PROBLEM DETAILS: Reproduce, word for word, the stretch of the passage on the flu pandemic threat below from "Well, yes, but" through "never 100% effective.".

GIVEN PASSAGE Start Marker

Every few weeks, it seems, an asteroid approaches close enough to the Earth that people worry about an extinction-level impact. Ditto with nuclear war; if it's not Iran, it's North Korea, or Donald Trump. End of the world as we know it, right?

Well, yes, but maybe we have something even scarier to worry about.

In a 2015 TED Talk, Bill Gates explained that the biggest threat to human life today isn't asteroids or nuclear bombs but something smaller and more insidious: some not-yet-evolved strain of the common flu.

His warning then seems prescient this year, because the vaccine for the current flu season proved ineffective, resulting in more deaths that usual. That's worrying because a lethal strain of flu can kill millions, as it did in the 1918 pandemic.

Yes, today we have flu shots, but flu evolves more quickly than bacterial diseases. While scientists create a vaccine for each year's flu season, they guesstimate which strain will spread, making each year's vaccine hit or miss.  Even then, flu vaccines are never 100% effective.

How big is the potential threat? According to a recent article in The Atlantic, while a nuclear bomb dropped on New York City might kill 10 million people, experts say a flu pandemic might kill as many as 33 million people in 250 days.

As usual, Gates is putting his money where his mouth is, by launching a $12 million challenge to scientists and researchers to find a universal flu vaccine. Absent such a vaccine, though, a widely lethal flu pandemic may currently be inevitable.

While the world hasn't suffered a pandemic for, well, for centuries, previous pandemics (like the 14th century plague) were horrible nearly beyond imagination, with death rates of up to 90%. There are areas of France that still haven't recovered.

So let's hope that Gates can be as effective at eradicating flu as he's been in reducing deaths from malaria. Otherwise we might end up paraphrasing T.S. Elliot and discover that "This is how the world ends, not with a bang but with a sniffle."

GIVEN PASSAGE End Marker
EXTRACTED INFORMATION Start Marker

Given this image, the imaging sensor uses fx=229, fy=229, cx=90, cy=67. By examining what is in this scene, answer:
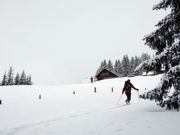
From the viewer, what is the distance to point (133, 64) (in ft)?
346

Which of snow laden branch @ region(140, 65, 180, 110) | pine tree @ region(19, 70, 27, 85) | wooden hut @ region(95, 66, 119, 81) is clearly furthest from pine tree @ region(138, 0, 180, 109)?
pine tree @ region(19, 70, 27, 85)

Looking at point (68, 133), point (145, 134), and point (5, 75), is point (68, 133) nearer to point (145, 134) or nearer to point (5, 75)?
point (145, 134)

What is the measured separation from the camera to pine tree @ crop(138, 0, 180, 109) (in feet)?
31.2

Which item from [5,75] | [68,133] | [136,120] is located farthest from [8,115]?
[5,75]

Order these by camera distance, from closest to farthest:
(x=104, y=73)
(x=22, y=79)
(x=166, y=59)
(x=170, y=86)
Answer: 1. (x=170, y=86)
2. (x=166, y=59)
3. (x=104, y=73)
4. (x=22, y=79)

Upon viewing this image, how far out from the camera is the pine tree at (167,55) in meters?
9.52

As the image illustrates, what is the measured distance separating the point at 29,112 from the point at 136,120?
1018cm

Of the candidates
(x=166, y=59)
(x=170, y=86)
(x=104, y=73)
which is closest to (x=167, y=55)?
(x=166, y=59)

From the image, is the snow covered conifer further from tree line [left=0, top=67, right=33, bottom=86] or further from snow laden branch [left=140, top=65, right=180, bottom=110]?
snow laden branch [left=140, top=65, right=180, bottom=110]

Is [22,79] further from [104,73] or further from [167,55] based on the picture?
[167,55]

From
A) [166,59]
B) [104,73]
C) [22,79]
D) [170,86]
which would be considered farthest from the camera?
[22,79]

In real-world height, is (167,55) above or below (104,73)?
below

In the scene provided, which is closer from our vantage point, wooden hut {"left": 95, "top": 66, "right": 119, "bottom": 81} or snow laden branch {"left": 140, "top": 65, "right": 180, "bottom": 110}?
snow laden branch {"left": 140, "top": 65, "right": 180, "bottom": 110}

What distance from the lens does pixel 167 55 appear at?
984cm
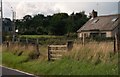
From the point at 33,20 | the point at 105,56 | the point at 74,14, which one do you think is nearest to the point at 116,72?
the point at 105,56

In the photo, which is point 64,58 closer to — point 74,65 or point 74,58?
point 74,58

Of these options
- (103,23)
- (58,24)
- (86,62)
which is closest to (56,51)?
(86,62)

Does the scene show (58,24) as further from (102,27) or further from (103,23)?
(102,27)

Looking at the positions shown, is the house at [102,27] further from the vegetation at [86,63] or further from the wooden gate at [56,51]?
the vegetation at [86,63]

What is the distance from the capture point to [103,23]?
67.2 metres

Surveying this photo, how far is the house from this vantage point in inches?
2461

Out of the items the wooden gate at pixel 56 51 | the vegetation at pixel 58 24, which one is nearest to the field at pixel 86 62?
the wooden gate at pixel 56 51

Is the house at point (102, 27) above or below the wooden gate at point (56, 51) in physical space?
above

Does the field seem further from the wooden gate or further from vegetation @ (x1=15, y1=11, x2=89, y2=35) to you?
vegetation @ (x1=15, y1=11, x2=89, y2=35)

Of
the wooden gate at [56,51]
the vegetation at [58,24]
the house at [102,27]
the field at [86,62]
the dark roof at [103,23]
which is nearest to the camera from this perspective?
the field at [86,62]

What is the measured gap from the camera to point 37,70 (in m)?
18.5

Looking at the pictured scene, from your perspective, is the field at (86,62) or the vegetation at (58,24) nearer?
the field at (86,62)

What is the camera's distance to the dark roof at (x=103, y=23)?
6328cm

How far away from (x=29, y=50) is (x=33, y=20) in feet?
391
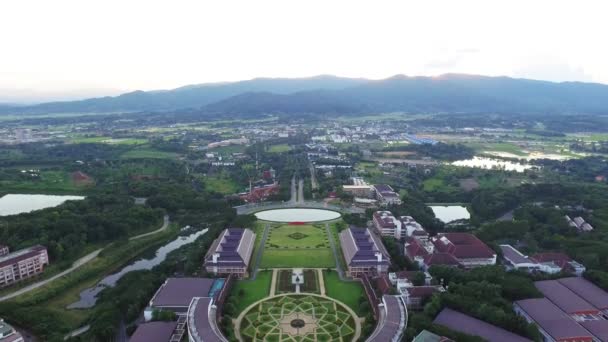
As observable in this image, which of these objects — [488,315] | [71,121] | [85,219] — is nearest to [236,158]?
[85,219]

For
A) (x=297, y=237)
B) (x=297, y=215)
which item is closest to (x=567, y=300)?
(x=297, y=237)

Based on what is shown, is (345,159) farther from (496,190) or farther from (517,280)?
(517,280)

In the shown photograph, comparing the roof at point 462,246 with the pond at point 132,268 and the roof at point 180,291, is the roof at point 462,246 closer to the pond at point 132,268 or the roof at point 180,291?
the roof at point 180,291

EXTRACTED INFORMATION End Marker

SOLUTION FOR THIS TASK:
Well, yes, but maybe we have something even scarier to worry about.

In a 2015 TED Talk, Bill Gates explained that the biggest threat to human life today isn't asteroids or nuclear bombs but something smaller and more insidious: some not-yet-evolved strain of the common flu.

His warning then seems prescient this year, because the vaccine for the current flu season proved ineffective, resulting in more deaths that usual. That's worrying because a lethal strain of flu can kill millions, as it did in the 1918 pandemic.

Yes, today we have flu shots, but flu evolves more quickly than bacterial diseases. While scientists create a vaccine for each year's flu season, they guesstimate which strain will spread, making each year's vaccine hit or miss.  Even then, flu vaccines are never 100% effective.